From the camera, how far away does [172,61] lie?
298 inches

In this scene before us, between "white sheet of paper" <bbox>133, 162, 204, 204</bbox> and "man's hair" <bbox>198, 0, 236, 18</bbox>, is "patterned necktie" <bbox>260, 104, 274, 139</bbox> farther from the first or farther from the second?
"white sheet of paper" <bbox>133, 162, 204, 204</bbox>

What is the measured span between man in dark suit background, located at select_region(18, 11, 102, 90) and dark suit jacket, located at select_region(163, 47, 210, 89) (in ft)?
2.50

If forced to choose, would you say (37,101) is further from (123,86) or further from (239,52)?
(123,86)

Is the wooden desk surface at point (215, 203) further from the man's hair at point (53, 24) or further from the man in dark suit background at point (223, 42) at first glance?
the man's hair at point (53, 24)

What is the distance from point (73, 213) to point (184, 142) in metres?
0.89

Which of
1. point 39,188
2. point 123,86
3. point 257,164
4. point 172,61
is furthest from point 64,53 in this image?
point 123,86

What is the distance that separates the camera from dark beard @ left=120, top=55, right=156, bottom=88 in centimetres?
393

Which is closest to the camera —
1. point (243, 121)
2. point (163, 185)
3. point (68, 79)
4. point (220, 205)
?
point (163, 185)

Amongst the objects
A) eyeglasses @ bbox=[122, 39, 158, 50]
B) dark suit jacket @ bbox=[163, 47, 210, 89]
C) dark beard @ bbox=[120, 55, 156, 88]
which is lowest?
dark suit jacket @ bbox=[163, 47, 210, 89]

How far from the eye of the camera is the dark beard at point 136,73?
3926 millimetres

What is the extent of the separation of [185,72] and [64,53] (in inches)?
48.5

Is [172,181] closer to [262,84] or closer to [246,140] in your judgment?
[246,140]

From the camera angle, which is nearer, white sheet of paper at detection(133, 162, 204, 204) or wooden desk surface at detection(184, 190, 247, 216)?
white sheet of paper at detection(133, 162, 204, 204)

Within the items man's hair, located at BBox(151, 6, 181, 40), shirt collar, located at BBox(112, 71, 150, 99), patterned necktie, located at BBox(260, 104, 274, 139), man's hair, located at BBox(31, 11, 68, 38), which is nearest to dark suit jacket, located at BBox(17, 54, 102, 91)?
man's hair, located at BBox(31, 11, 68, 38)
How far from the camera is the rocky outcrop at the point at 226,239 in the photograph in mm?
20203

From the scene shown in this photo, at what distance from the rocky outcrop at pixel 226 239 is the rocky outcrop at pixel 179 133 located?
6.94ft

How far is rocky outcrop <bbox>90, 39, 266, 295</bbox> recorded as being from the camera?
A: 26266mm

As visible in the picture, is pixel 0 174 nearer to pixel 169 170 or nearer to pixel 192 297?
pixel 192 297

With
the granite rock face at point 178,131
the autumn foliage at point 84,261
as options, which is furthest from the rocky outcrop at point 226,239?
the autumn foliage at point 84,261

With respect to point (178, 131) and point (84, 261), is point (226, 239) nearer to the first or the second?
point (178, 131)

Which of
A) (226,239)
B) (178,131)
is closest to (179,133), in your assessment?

***

STATED PROBLEM: Write out every one of the records above exactly as they appear, keeping each line and its answer unchanged.

RESULT FOR THIS EXERCISE:
From the camera, how far away does [172,61] lie?
298 inches

In this scene before us, between "white sheet of paper" <bbox>133, 162, 204, 204</bbox> and "man's hair" <bbox>198, 0, 236, 18</bbox>, is "patterned necktie" <bbox>260, 104, 274, 139</bbox> farther from the first or farther from the second?
"white sheet of paper" <bbox>133, 162, 204, 204</bbox>

What is the measured span between man in dark suit background, located at select_region(18, 11, 102, 90) and dark suit jacket, located at select_region(163, 47, 210, 89) (in ft)?
2.50

If forced to choose, would you say (37,101) is further from (123,86) or further from (239,52)?
(123,86)

Is the wooden desk surface at point (215, 203) further from the man's hair at point (53, 24) or further from the man in dark suit background at point (223, 42) at first glance?
the man's hair at point (53, 24)

What is the distance from point (73, 213) to point (184, 142) in metres?
0.89

Which of
1. point 39,188
2. point 123,86
3. point 257,164
4. point 172,61
is furthest from point 64,53 in this image?
point 123,86

What is the distance that separates the camera from dark beard @ left=120, top=55, right=156, bottom=88 in centimetres?
393

Which is closest to the camera —
1. point (243, 121)
2. point (163, 185)
3. point (68, 79)
4. point (220, 205)
?
point (163, 185)

Amongst the objects
A) eyeglasses @ bbox=[122, 39, 158, 50]
B) dark suit jacket @ bbox=[163, 47, 210, 89]
C) dark beard @ bbox=[120, 55, 156, 88]
which is lowest?
dark suit jacket @ bbox=[163, 47, 210, 89]

How far from the eye of the camera is the dark beard at point 136,73?
3926 millimetres

What is the extent of the separation of [185,72] and [64,53] (in inches)?
48.5

Is [172,181] closer to [262,84] or closer to [246,140] in your judgment?
[246,140]

From the camera angle, which is nearer, white sheet of paper at detection(133, 162, 204, 204) or wooden desk surface at detection(184, 190, 247, 216)?
white sheet of paper at detection(133, 162, 204, 204)

Within the items man's hair, located at BBox(151, 6, 181, 40), shirt collar, located at BBox(112, 71, 150, 99), patterned necktie, located at BBox(260, 104, 274, 139), man's hair, located at BBox(31, 11, 68, 38), which is nearest to dark suit jacket, located at BBox(17, 54, 102, 91)?
man's hair, located at BBox(31, 11, 68, 38)
How far from the camera is the rocky outcrop at the point at 226,239 in the photograph in mm?
20203

From the scene shown in this photo, at what distance from the rocky outcrop at pixel 226 239 is the rocky outcrop at pixel 179 133 located?
6.94ft

How far is rocky outcrop <bbox>90, 39, 266, 295</bbox> recorded as being from the camera?
A: 26266mm

As visible in the picture, is pixel 0 174 nearer to pixel 169 170 or nearer to pixel 192 297?
pixel 192 297

With
the granite rock face at point 178,131
the autumn foliage at point 84,261
as options, which is furthest from the rocky outcrop at point 226,239?
the autumn foliage at point 84,261

With respect to point (178, 131) and point (84, 261), is point (226, 239) nearer to the first or the second?
point (178, 131)

Which of
A) (226,239)
B) (178,131)
is closest to (179,133), in your assessment?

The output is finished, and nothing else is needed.